A good friend of mine sent me one of those emails that gets sent to everybody. He had sent it to me and said that he could not wait to get my reactions to it. I think that question was what made me think about this more. It began with a marvelous, warm, tender story about love, friendship, hope, and compassion. It was a delightful story. I was charmed to tears by the tenderness of the story. I was most grateful to him for sending me the story.
But then came the second part. It was a long list of instructions of things I was supposed to do if the story had moved me. I was supposed to immediately send it to ten of my best friends. If I did not send it, I was being ashamed of God and afraid to bear witness in pubic. I cannot here remember all the instructions that were suggested, but I did not do any of them.
So I thought about my reactions to that email. I realized I did not like being manipulated. I did not like being told what I had to do with a gift. The story was a great gift from my friend, but it was not really a gift, because, he, or the first sender, felt enough in charge of the gift to be able to tell me what to do with it. If it were truly a gift, then I could do whatever I wanted to do with it. But it was gift in disguise. It was really a trap. The email was sent to push me into a corner and make me feel guilty if I did not send it on and to make me ashamed or proud of myself if I did send it on.

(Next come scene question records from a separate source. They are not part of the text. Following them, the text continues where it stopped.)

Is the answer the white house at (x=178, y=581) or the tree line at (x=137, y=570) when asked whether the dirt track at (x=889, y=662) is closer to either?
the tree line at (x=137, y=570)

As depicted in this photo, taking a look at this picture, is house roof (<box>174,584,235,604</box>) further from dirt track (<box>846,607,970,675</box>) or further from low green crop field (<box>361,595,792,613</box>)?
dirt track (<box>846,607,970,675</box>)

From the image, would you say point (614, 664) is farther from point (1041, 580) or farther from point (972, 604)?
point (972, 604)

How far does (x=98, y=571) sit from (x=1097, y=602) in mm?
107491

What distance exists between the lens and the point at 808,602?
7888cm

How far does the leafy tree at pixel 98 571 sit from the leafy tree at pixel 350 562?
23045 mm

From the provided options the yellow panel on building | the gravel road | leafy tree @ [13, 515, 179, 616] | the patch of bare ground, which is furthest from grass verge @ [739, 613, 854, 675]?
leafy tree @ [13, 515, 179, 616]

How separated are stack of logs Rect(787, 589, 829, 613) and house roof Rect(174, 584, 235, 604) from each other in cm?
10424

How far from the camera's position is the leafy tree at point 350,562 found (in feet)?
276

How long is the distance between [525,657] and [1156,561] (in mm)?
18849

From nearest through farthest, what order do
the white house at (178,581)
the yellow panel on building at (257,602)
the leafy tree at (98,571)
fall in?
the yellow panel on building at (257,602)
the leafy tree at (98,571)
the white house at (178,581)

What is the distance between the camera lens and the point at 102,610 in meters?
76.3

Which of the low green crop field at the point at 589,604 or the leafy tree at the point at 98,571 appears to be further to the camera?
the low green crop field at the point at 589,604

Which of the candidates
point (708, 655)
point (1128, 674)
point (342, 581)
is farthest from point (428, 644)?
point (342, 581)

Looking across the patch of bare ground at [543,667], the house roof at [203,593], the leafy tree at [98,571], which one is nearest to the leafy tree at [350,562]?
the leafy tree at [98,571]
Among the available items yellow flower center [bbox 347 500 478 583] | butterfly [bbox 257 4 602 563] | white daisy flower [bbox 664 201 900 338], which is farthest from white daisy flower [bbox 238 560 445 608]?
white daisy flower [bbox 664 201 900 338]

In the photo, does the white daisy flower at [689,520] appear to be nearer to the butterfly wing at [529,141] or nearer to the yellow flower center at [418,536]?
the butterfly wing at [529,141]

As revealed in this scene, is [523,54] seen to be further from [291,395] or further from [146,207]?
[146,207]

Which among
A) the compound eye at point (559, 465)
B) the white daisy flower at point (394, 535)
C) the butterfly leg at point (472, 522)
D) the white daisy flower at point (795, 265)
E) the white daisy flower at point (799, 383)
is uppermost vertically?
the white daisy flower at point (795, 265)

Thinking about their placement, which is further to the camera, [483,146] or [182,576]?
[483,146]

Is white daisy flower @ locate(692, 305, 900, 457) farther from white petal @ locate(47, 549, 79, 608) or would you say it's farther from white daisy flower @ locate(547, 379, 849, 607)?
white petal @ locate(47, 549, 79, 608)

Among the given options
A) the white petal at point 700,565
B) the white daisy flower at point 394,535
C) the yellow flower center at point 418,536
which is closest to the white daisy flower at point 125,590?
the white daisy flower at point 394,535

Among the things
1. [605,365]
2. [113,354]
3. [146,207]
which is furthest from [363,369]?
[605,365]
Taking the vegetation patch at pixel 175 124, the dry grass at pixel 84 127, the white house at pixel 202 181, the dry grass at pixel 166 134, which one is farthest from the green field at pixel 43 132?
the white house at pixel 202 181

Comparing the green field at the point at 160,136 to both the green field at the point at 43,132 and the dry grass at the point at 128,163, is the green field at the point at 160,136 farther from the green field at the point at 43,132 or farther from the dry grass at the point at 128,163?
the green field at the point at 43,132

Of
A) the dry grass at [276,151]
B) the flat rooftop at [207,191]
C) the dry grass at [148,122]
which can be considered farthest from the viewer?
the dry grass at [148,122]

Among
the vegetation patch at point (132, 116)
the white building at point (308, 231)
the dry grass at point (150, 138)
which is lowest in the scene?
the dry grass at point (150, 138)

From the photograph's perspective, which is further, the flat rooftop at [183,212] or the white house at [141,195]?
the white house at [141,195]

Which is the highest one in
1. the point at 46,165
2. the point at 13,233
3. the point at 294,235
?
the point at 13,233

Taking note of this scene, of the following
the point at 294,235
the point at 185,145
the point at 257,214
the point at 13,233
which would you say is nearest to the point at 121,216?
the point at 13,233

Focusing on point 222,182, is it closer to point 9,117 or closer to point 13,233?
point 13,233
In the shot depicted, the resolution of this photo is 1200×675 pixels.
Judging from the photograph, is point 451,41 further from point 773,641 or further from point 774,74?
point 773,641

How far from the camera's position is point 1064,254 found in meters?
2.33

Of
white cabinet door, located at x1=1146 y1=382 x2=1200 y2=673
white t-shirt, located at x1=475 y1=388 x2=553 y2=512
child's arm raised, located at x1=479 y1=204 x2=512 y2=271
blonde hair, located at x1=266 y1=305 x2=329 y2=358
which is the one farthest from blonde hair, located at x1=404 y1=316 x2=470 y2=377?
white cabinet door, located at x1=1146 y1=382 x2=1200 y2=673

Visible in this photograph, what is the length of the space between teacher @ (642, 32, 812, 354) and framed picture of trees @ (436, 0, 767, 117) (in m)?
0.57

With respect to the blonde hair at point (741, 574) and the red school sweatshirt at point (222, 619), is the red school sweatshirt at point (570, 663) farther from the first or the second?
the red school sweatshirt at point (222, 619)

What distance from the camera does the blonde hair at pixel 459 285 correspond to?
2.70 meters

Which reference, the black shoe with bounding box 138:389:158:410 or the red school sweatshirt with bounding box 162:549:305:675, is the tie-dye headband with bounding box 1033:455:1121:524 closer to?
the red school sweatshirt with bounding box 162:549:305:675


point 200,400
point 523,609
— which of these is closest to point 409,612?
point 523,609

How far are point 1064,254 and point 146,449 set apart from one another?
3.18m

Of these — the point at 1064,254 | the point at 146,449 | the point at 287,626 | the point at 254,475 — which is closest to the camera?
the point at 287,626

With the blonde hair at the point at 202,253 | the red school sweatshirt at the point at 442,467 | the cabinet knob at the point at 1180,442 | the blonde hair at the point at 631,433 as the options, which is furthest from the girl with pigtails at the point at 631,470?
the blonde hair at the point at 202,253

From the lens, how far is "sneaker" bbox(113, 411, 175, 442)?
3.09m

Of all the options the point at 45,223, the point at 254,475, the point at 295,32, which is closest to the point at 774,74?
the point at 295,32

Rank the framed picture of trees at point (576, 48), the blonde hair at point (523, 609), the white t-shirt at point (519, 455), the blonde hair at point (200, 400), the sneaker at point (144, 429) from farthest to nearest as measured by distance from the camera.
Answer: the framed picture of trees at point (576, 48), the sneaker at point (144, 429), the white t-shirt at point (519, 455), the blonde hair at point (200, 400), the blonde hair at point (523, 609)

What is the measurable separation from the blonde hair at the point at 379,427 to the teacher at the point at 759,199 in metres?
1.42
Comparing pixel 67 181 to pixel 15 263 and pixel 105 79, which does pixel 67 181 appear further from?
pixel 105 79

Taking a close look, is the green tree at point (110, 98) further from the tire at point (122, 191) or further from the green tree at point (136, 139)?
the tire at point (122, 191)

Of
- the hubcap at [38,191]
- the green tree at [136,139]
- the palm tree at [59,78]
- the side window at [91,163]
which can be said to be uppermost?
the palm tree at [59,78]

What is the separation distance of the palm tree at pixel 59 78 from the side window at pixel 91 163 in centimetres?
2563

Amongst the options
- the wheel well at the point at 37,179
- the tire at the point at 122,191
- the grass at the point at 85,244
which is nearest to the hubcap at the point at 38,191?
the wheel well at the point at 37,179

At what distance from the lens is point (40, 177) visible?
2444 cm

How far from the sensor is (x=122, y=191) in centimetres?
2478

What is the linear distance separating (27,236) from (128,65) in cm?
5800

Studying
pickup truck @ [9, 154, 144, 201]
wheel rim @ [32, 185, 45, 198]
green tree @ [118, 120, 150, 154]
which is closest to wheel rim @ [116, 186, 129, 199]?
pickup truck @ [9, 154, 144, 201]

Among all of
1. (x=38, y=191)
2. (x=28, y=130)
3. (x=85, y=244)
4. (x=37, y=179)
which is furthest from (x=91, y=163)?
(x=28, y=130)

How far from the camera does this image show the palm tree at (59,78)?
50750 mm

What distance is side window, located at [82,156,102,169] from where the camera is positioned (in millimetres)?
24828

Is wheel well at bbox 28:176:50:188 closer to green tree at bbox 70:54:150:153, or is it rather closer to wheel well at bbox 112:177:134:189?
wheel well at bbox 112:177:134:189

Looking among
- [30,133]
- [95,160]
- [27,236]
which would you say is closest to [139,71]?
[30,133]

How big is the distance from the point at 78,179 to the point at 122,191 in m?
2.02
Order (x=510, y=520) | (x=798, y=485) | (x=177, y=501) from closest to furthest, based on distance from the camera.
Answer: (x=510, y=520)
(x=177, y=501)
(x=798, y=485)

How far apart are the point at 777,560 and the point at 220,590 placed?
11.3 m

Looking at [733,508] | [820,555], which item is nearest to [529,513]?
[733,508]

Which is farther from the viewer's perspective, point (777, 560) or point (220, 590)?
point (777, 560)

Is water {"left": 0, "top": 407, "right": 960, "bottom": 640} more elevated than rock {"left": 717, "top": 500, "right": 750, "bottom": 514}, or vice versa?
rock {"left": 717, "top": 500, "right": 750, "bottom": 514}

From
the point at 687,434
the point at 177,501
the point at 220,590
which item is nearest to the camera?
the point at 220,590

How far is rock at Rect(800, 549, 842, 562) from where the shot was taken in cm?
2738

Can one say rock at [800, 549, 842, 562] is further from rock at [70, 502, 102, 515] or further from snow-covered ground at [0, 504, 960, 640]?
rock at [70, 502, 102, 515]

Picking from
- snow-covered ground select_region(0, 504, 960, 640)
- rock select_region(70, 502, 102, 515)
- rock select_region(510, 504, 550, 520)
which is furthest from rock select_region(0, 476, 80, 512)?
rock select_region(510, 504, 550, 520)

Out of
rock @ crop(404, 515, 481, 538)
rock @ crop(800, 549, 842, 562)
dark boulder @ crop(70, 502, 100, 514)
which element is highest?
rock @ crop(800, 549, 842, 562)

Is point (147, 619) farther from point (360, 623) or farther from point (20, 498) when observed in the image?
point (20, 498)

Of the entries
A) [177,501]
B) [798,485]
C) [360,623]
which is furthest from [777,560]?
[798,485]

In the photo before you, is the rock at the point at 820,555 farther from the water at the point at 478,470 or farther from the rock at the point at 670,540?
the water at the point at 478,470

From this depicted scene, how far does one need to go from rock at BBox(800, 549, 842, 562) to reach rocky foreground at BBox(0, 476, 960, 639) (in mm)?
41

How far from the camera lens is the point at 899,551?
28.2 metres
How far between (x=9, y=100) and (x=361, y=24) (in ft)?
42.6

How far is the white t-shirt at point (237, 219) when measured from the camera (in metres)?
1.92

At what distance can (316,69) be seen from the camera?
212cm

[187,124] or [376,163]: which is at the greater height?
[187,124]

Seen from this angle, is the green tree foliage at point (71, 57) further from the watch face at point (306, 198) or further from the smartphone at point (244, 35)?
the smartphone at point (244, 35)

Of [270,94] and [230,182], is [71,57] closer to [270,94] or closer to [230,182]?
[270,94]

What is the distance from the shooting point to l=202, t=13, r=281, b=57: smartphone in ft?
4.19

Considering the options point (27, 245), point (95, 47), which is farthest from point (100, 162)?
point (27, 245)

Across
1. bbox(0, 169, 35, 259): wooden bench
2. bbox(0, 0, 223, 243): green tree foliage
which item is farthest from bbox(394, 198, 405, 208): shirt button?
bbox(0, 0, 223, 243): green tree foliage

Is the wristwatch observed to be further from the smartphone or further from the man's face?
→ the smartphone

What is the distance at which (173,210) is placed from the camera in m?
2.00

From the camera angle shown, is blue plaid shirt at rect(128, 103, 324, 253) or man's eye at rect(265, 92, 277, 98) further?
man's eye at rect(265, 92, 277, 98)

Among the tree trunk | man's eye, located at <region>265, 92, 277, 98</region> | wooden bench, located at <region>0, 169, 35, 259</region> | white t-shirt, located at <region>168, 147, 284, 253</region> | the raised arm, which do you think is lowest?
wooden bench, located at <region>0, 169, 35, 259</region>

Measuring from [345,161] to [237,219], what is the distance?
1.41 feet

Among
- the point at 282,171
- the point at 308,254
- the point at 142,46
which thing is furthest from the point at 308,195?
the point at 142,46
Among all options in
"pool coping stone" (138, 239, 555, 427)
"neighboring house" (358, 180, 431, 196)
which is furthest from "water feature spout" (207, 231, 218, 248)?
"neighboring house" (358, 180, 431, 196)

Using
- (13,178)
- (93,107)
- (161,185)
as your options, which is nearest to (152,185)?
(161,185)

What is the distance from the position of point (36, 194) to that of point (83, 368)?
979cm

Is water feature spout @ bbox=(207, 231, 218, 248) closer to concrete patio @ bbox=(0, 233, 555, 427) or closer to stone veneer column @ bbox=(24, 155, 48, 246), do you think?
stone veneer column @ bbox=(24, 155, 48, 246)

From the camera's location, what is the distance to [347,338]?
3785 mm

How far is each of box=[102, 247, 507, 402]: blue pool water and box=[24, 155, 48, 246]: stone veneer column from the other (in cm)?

Unfortunately for all of us in the Christian community too much of our efforts to share the great story of God's love is given in the same way that the email is given. When we talk about God's gift of grace, we try to use that as the means to make people do certain things. Give more, vote in certain ways, no dancing, believe certain things. I loved the story, but I will refuse to let the one who gives it to me tell me how to react to grace. That is it. That is why I do not like those emails.